LUTS in aging men are frequently caused by an enlargement of the prostate. However, the term “benign prostatic hyperplasia” (BPH) implies a benign nature and a specific histopathological diagnosis, which rarely is established by diagnostic evaluation prior to embarking on therapy. Thus, it was felt that a hierarchy of more and more specific diagnostic terms should be established to identify to what degree the physician, or in the case of research studies, the investigator, has characterized the patient or his study population. The Consensus Committee particularly believed that the reporting of research studies in biomedical journals would benefit from a more descriptive terminology allowing the reader to know to what degree the patient population has been diagnostically evaluated and classified.
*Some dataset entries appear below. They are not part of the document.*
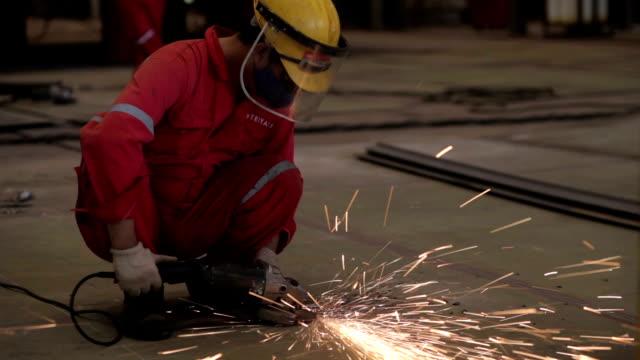 挽くと研磨金属 - 造船所の労働者点の映像素材/bロール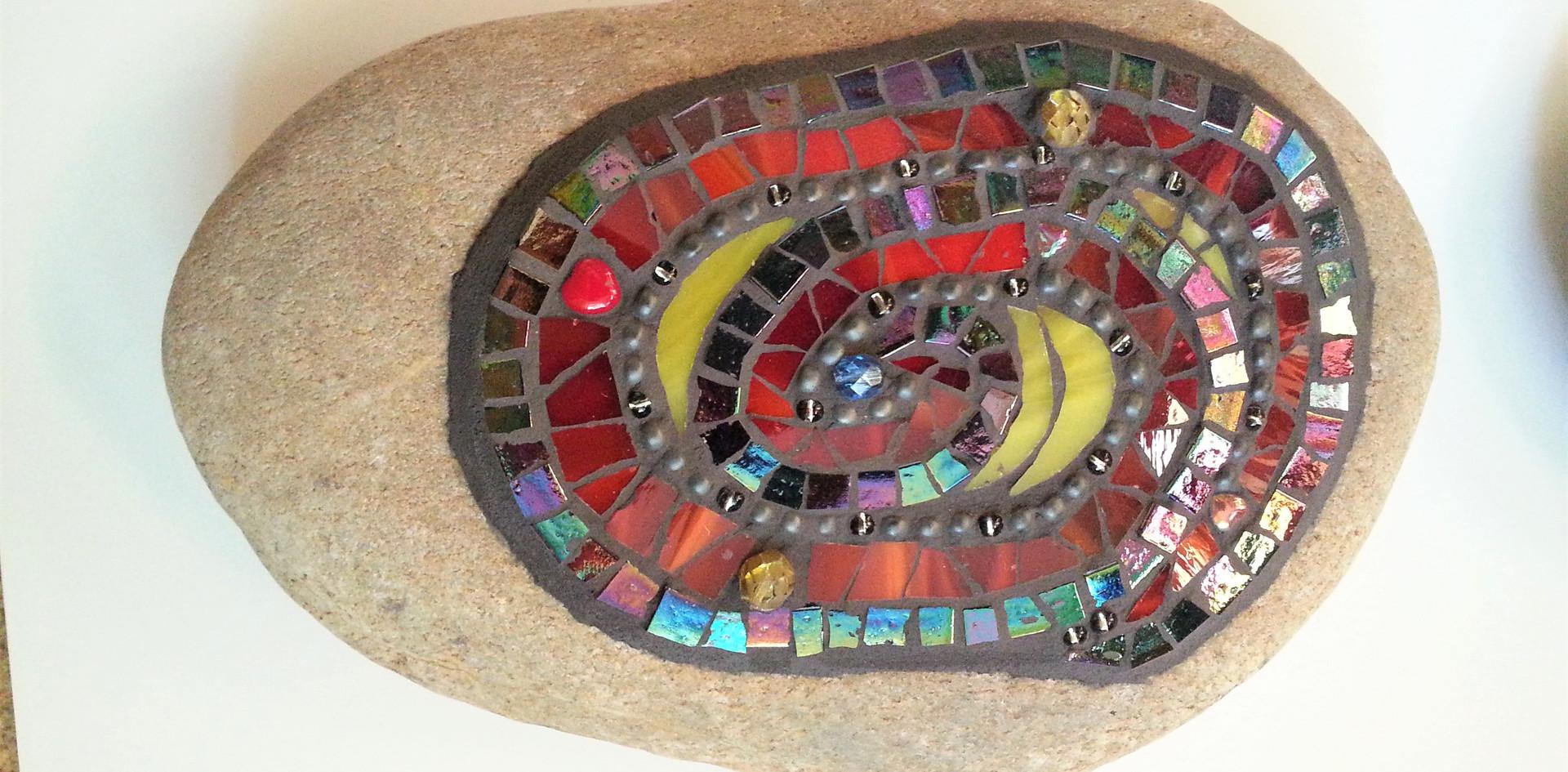 Tiffanyglas auf Stein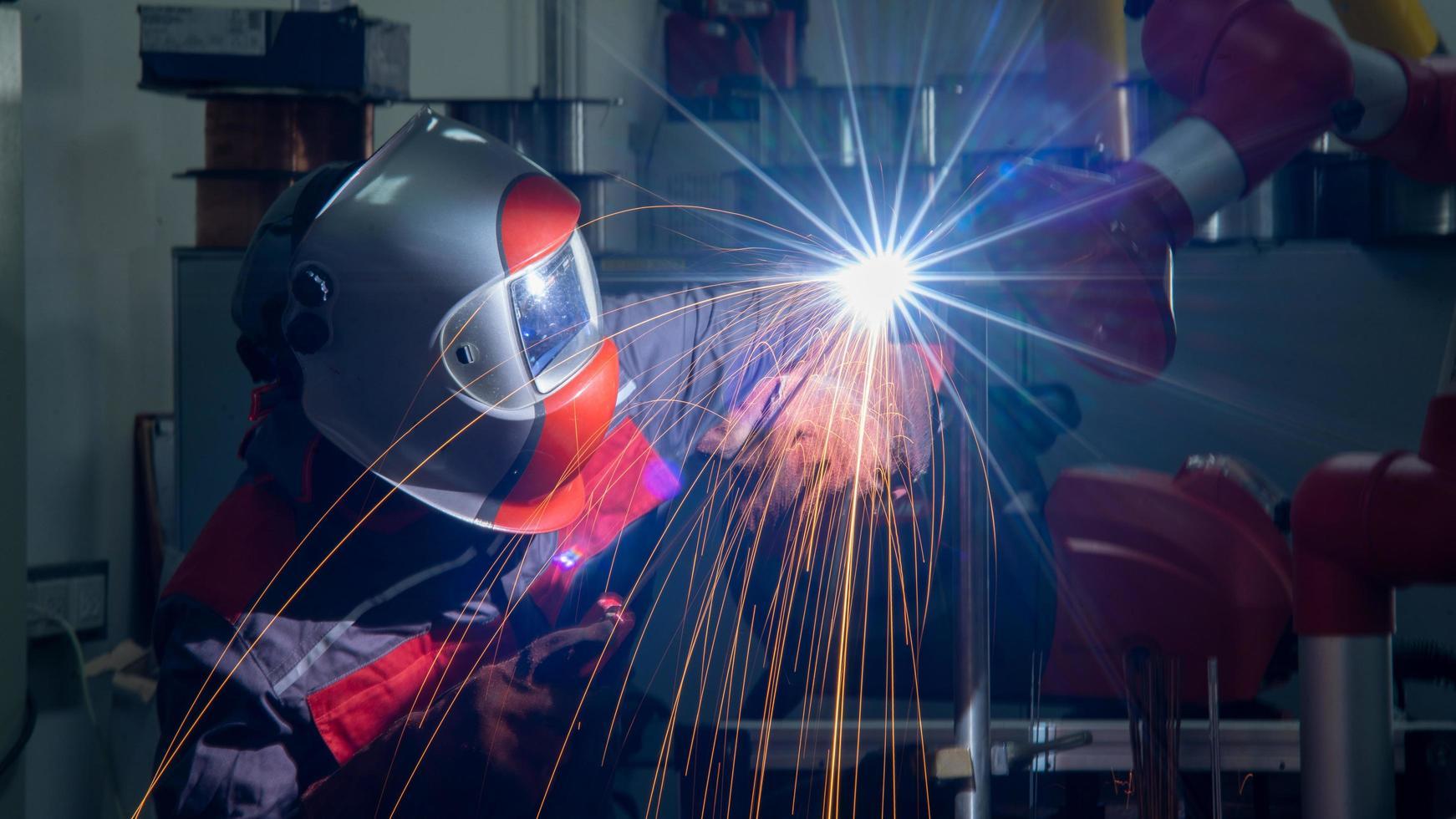 Soudeur soudant l'acier inoxydable à l'aide d'un processus d'arc au tungstène photo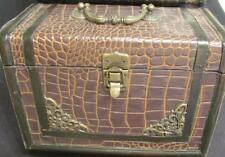 Vintage ALLIGATOR SKIN Collectible BOX JEWELRY TRINKET
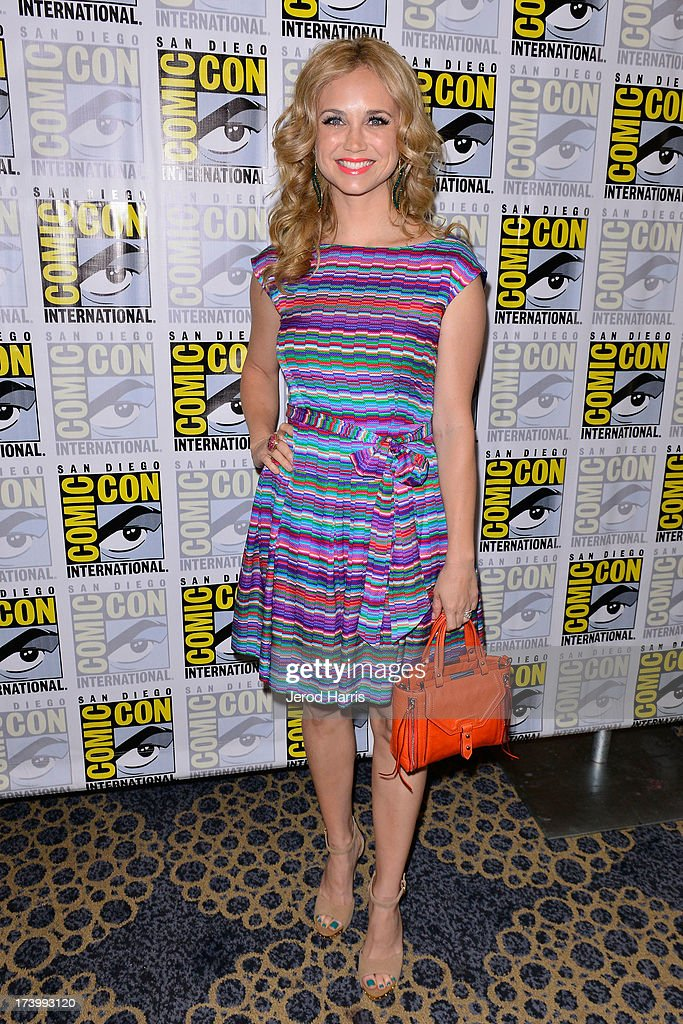 Actress <a gi-track='captionPersonalityLinkClicked' href=/galleries/search?phrase=Fiona+Gubelmann&family=editorial&specificpeople=4195937 ng-click='$event.stopPropagation()'>Fiona Gubelmann</a> attends the 'Wilfred' screening and Q&A - Comic-Con International 2013 at Hilton San Diego Bayfront Hotel on July 18, 2013 in San Diego, California.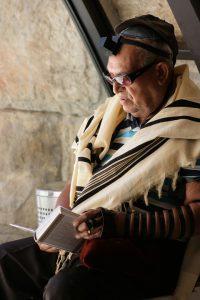 אדם מתפלל עם תפילין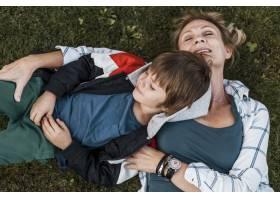 草地上的顶级孩子和母亲_11233350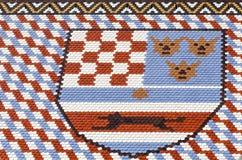 Telhas coloridas com as brasões da Croácia, da Dalmácia e do Eslovênia O St marca a igreja em Zagreb na Croácia Fotografia de Stock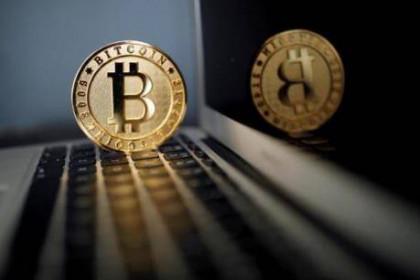 Bitcoin tiệm cận mức vốn hóa thị trường 1.000 tỷ USD bất chấp cảnh báo của giới phân tích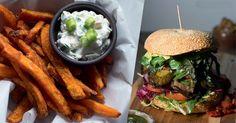 """Heute stellen wir euch zwei Rezepte aus """"Die Burger Bibel"""" vor: den Italian Burger und Süßkartoffel-Pommes. So yammy!"""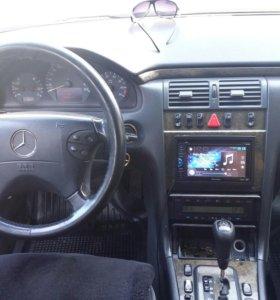 Мерседес E210.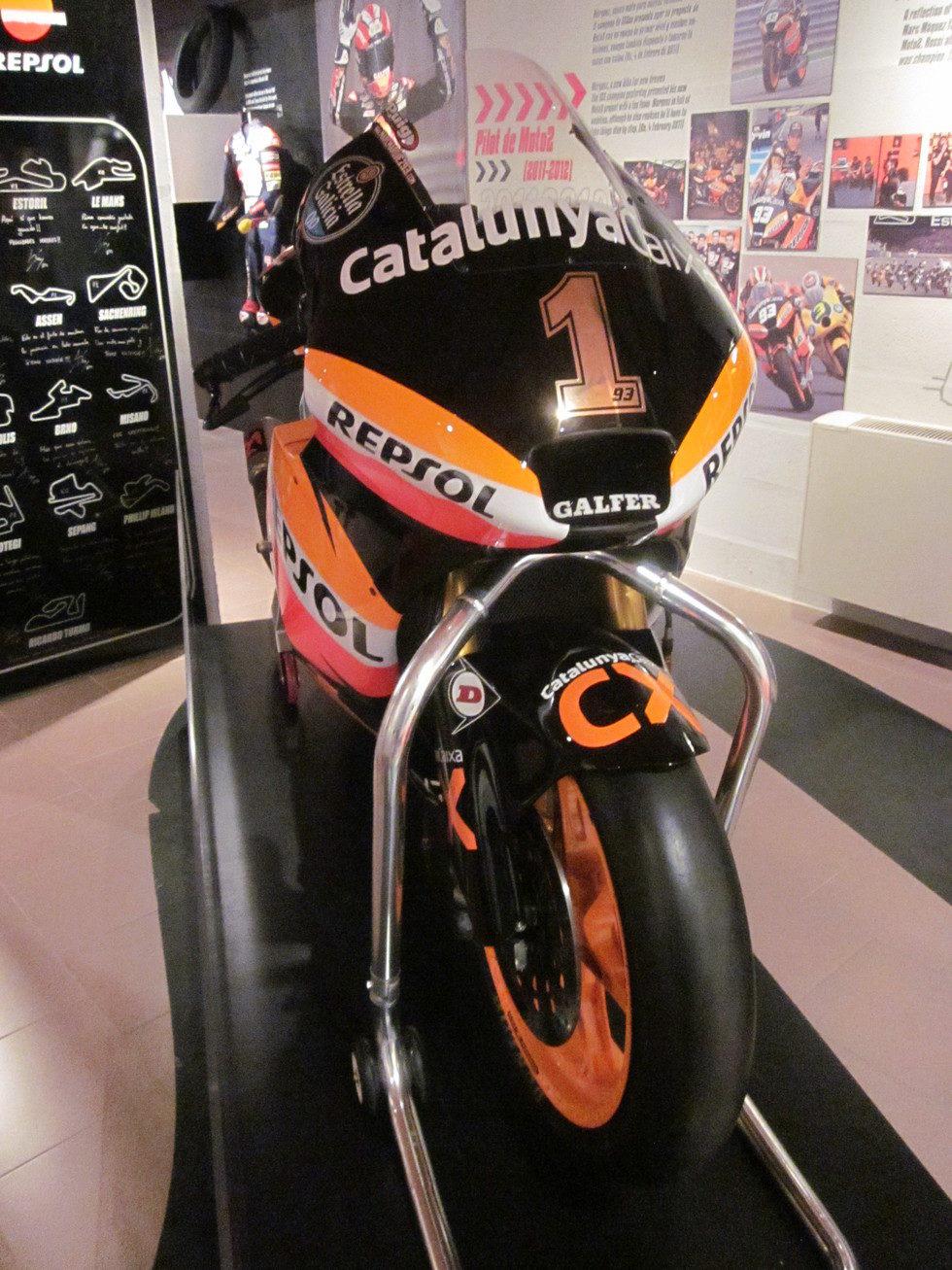 Exposición Marc Márquez - frontal Moto2 campeona del Mundo 2012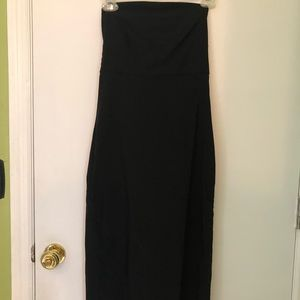 Strapless LBD Express size 4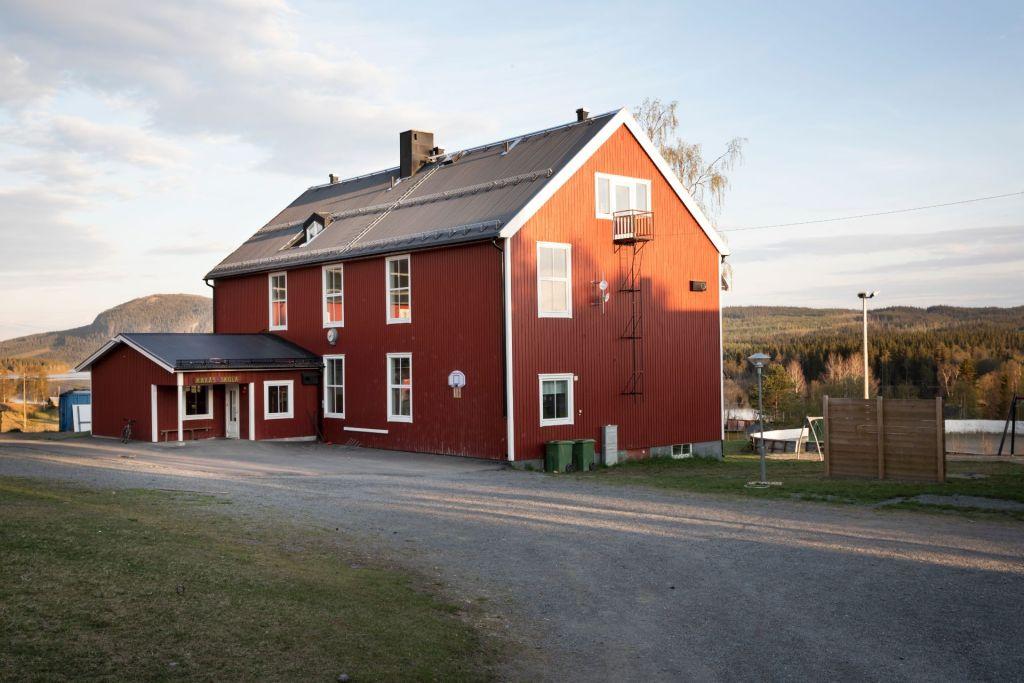En röd byskola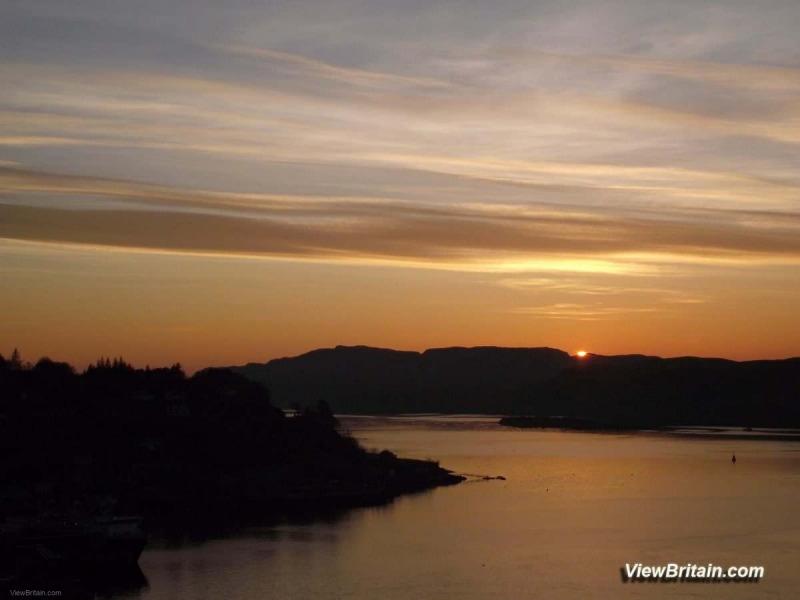 Oban-just-before-sunset-across-Oban-bay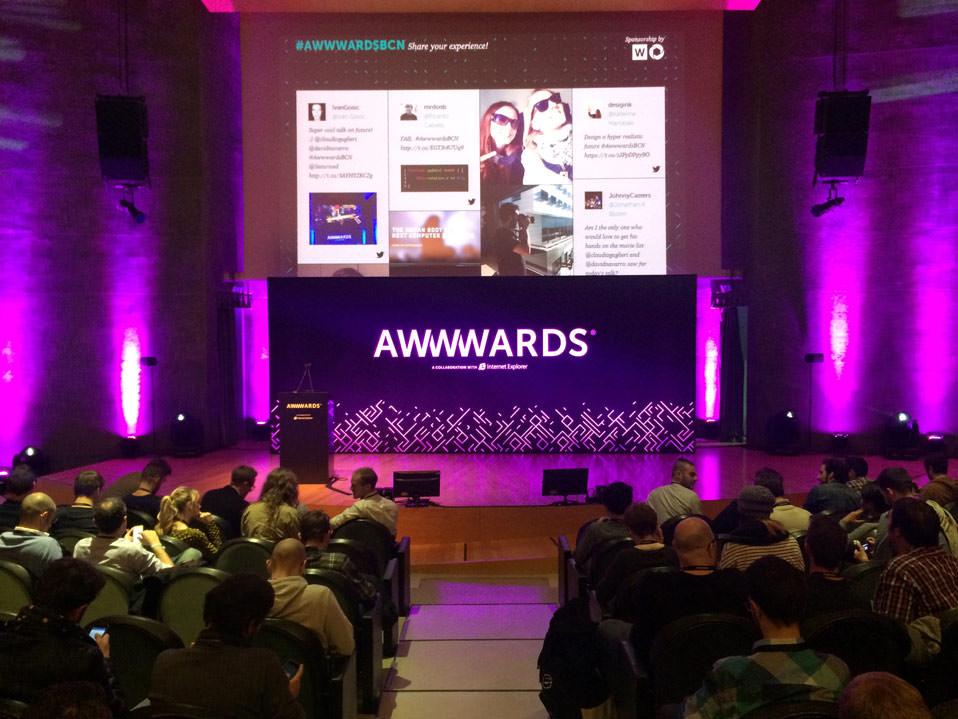 awwwards-conference-barcelona-auditorium_mini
LUTS describes a combination of irritative and/or obstructive voiding disturbances very commonly found in aging men. These may be associated with an enlarged prostate gland (EPG), suspected or urodynamically proven bladder outlet obstruction (BOO), and/or a specific histopathological entity characterized by stromo-glandular hyperplasia of the prostate known as benign prostatic hyperplasia (BPH). The association of any of these entities does not necessarily imply a causal relationship, although LUTS may be caused by an enlarged prostate, which in turn can be responsible for BOO. The symptoms, enlargement and obstruction, are not specific to benign tissue characteristics of the prostate, and strictly speaking, the term “BPH” should be reserved for those men in whom a reasonable attempt was made to rule out the presence of prostate cancer.
Following this logic, the Materials and Methods section of a research publication could therefore contain any one of the following definitions:
Men between the ages of xx and yy years were studied cross-sectionally or longitudinally. This definition would apply to a population-based cross-sectional or longitudinal epidemiological study in which no specific criteria other than male sex and the age of the patient are used as inclusion/exclusion criteria.
Men between the ages of xx and yy years with lower urinary tract symptoms / bothersome lower urinary tract symptoms / LUTS and an I-PSS score of greater than zz points… This definition applies to a study of men between certain age brackets who already are diagnosed with symptoms either of any severity, a qualitative severity, or a numerically or quantitative severity.
Men between the ages of xx and yy years with lower urinary tract symptoms (see above) and an enlarged prostate gland (EPG) (by digital rectal examination) (DRE)/transrectal ultrasonography (TRUS)/magnetic resonance imaging (MRI)… This definition applies to men within a certain age bracket, with LUTS, and a prostate gland enlargement either defined by DRE, TRUS, MRI, or other imaging modalities with or without an implied threshold.
Men between the ages of xx and yy, with LUTS, an enlarged prostate gland, and bladder outlet obstruction (BOO) as defined by a maximum urinary flow rate of less than zz ml/sec/on the basis of a pressure-flow urodynamic study. This definition applies to patients within a certain age bracket with symptoms of a defined severity and an enlarged prostate above a certain threshold who in addition also have bladder outlet obstruction either suspected based on non-invasive flow rates or diagnosed by invasive pressure-flow studies.
Men between xx and yy years with LUTS, EPG, suspected/diagnosed BOO, and clear evidence of benign prostatic hyperplasia (BPH) based on serum PSA testings/transrectal ultrasound guided prostate biopsy (TRUS biopsy). This definition in addition implies that a cancerous condition was ruled out either by serum PSA measurement or by TRUS biopsy.
Diagnostic Recommendations
As in prior consultations, specific recommendations regarding diagnostic evaluations and tests were made. Diagnostic studies were classified as recommended, optional, and not recommended. The feeling of the consensus committee is that a recommended test should be done on every patient during the initial evaluation, while an optional test is of proven value in the evaluation of selected patients only. Some of these optional tests are restricted to the use by a specialized health care provider such as a urologist. Tests not usually recommended are those that have no proven value in the evaluation of most patients, although they can be of some help in selected patients.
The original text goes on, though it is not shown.